## start Source data
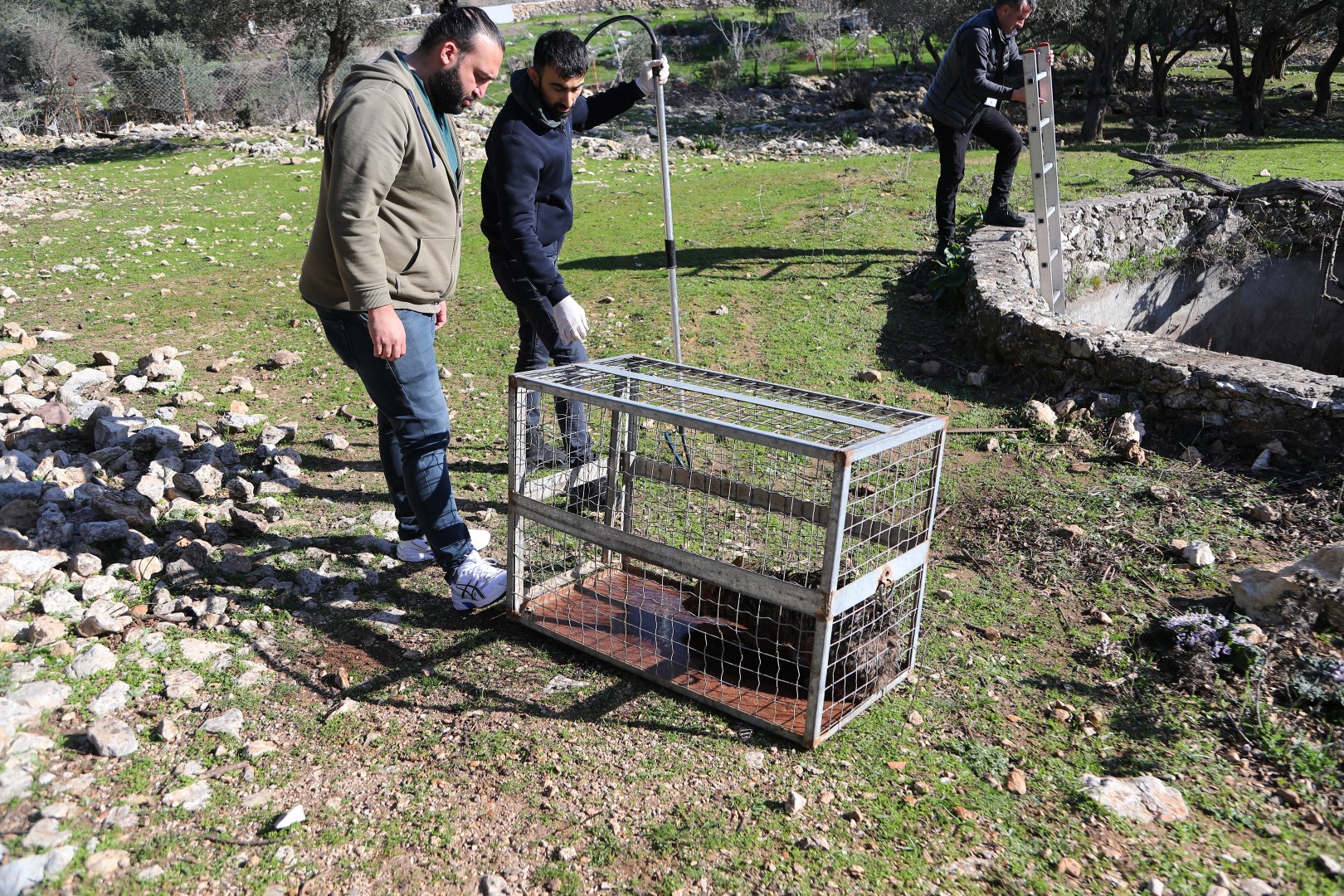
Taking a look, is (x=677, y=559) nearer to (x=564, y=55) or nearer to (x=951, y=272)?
(x=564, y=55)

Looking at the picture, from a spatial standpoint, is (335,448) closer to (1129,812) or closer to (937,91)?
(1129,812)

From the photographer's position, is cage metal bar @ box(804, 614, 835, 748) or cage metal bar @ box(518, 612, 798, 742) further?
cage metal bar @ box(518, 612, 798, 742)

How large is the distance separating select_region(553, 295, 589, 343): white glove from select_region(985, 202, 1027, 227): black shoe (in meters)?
5.32

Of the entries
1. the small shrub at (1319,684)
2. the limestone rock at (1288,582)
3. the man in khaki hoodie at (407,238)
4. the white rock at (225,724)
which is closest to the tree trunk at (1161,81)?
the limestone rock at (1288,582)

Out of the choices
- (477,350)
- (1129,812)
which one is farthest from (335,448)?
(1129,812)

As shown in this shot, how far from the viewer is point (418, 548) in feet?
13.0

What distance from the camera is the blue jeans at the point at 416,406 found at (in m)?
3.21

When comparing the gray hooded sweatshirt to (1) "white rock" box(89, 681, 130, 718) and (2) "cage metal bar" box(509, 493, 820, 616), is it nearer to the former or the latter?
(2) "cage metal bar" box(509, 493, 820, 616)

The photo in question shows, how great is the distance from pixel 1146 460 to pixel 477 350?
4267 mm

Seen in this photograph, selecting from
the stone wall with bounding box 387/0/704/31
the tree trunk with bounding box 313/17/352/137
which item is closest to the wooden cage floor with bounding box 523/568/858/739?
the tree trunk with bounding box 313/17/352/137

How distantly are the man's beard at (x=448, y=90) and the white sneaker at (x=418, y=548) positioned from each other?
5.55 feet

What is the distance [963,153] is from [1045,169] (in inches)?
34.4

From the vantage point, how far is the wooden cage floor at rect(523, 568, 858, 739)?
309 centimetres

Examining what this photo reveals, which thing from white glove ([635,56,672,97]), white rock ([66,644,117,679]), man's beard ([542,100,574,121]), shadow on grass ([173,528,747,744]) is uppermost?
white glove ([635,56,672,97])
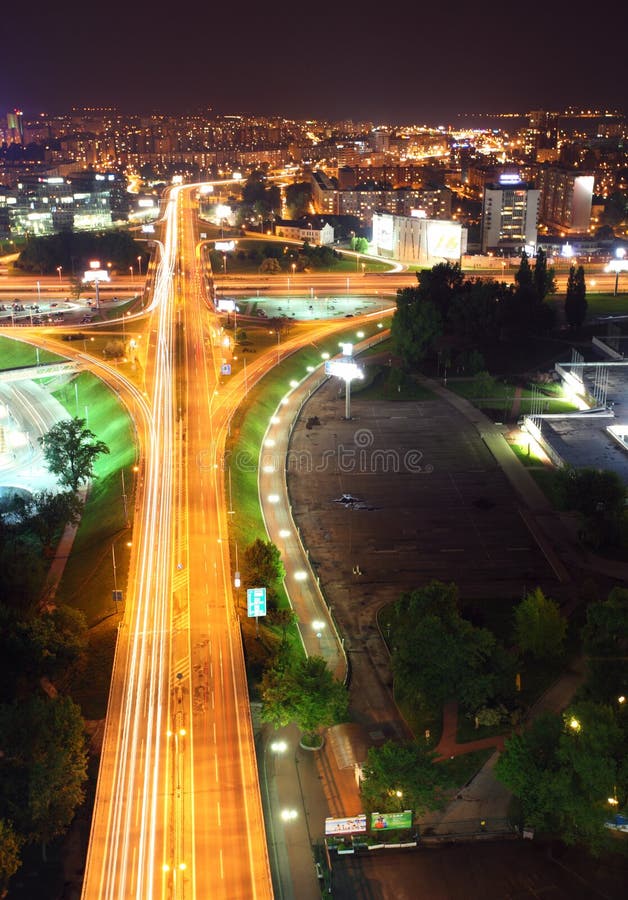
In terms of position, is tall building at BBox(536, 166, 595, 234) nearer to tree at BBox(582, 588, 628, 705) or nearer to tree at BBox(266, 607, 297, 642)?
tree at BBox(582, 588, 628, 705)

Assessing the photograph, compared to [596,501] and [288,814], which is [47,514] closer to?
[288,814]

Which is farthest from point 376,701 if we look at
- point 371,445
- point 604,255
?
point 604,255

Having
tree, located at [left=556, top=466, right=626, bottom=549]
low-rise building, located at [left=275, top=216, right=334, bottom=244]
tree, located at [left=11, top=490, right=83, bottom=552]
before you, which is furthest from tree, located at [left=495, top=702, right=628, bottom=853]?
low-rise building, located at [left=275, top=216, right=334, bottom=244]

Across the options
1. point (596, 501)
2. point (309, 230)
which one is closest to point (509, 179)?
point (309, 230)

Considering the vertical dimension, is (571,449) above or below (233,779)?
above

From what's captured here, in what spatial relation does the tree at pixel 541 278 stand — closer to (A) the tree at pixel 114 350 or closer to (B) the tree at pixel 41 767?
(A) the tree at pixel 114 350

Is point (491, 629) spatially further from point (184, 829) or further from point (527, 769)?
point (184, 829)

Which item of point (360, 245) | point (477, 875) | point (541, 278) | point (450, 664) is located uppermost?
point (360, 245)
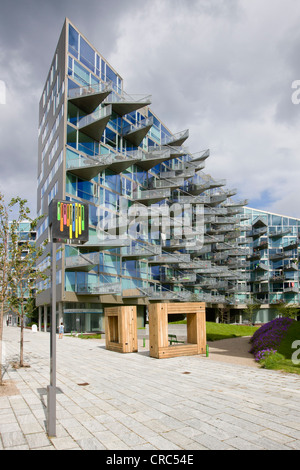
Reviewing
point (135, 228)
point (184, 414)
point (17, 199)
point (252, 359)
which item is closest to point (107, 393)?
point (184, 414)

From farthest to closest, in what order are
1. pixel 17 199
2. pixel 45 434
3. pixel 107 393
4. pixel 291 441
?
pixel 17 199
pixel 107 393
pixel 45 434
pixel 291 441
## end Source data
*Exercise details*:
All of the entries need to be transcribed word for word; pictures are left out.

*Task response*:
Taking a look, is (x=677, y=559) nearer to (x=564, y=55) or nearer to (x=951, y=272)?
(x=564, y=55)

Looking at the picture, from a spatial standpoint, is (335,448) closer to (1129,812) or closer to (937,91)?
(1129,812)

From the photographer's position, is cage metal bar @ box(804, 614, 835, 748) or cage metal bar @ box(518, 612, 798, 742) further?
cage metal bar @ box(518, 612, 798, 742)

How large is the distance separating select_region(553, 295, 589, 343): white glove from select_region(985, 202, 1027, 227): black shoe (in meters)?
5.32

Of the entries
1. the small shrub at (1319,684)
2. the limestone rock at (1288,582)
3. the man in khaki hoodie at (407,238)
4. the white rock at (225,724)
which is closest to the tree trunk at (1161,81)?
the limestone rock at (1288,582)

Out of the choices
- (477,350)
- (1129,812)
which one is farthest from (335,448)?
(1129,812)

As shown in this shot, how far from the viewer is point (418, 548) in feet?
13.0

What distance from the camera is the blue jeans at the point at 416,406 found at (in m)?
3.21

When comparing the gray hooded sweatshirt to (1) "white rock" box(89, 681, 130, 718) and (2) "cage metal bar" box(509, 493, 820, 616), is it nearer to the former or the latter?
(2) "cage metal bar" box(509, 493, 820, 616)

The photo in question shows, how great is the distance from pixel 1146 460 to pixel 477 350?
4267 mm

Seen in this photograph, selecting from
the stone wall with bounding box 387/0/704/31
the tree trunk with bounding box 313/17/352/137
which item is closest to the wooden cage floor with bounding box 523/568/858/739?
the tree trunk with bounding box 313/17/352/137

How distantly are the man's beard at (x=448, y=90) and the white sneaker at (x=418, y=548) positioned from each other?
5.55 feet

What is the distance [963,153] is from [1045,169] (in inches)?
34.4

From the vantage point, how far is the wooden cage floor at rect(523, 568, 858, 739)?
309 centimetres

Examining what this photo reveals, which thing from white glove ([635,56,672,97]), white rock ([66,644,117,679]), man's beard ([542,100,574,121]), shadow on grass ([173,528,747,744]) is uppermost?
white glove ([635,56,672,97])
In terms of position, is tall building at BBox(536, 166, 595, 234) nearer to tree at BBox(582, 588, 628, 705) or nearer to tree at BBox(266, 607, 297, 642)?
tree at BBox(582, 588, 628, 705)

Assessing the photograph, compared to [596,501] and [288,814], which is [47,514] closer to?
[288,814]

Which is farthest from point 376,701 if we look at
- point 371,445
- point 604,255
?
point 604,255

Having
tree, located at [left=556, top=466, right=626, bottom=549]
low-rise building, located at [left=275, top=216, right=334, bottom=244]
tree, located at [left=11, top=490, right=83, bottom=552]
before you, which is furthest from tree, located at [left=495, top=702, right=628, bottom=853]?
low-rise building, located at [left=275, top=216, right=334, bottom=244]

Across the options
1. point (596, 501)
2. point (309, 230)
which one is closest to point (509, 179)?
point (309, 230)

Considering the vertical dimension, is (571,449) above or below (233,779)?
above

From what's captured here, in what spatial relation does the tree at pixel 541 278 stand — closer to (A) the tree at pixel 114 350 or closer to (B) the tree at pixel 41 767?
(A) the tree at pixel 114 350

Is point (491, 629) spatially further from point (184, 829) or further from point (527, 769)?
point (184, 829)

Which item of point (360, 245) | point (477, 875) | point (541, 278) | point (450, 664) is located uppermost?
point (360, 245)
Reviewing
point (135, 228)
point (184, 414)
point (17, 199)
point (252, 359)
which item is closest to point (107, 393)?
point (184, 414)

From farthest to closest, in what order are
1. pixel 17 199
2. pixel 45 434
3. pixel 107 393
4. pixel 291 441
?
pixel 17 199
pixel 107 393
pixel 45 434
pixel 291 441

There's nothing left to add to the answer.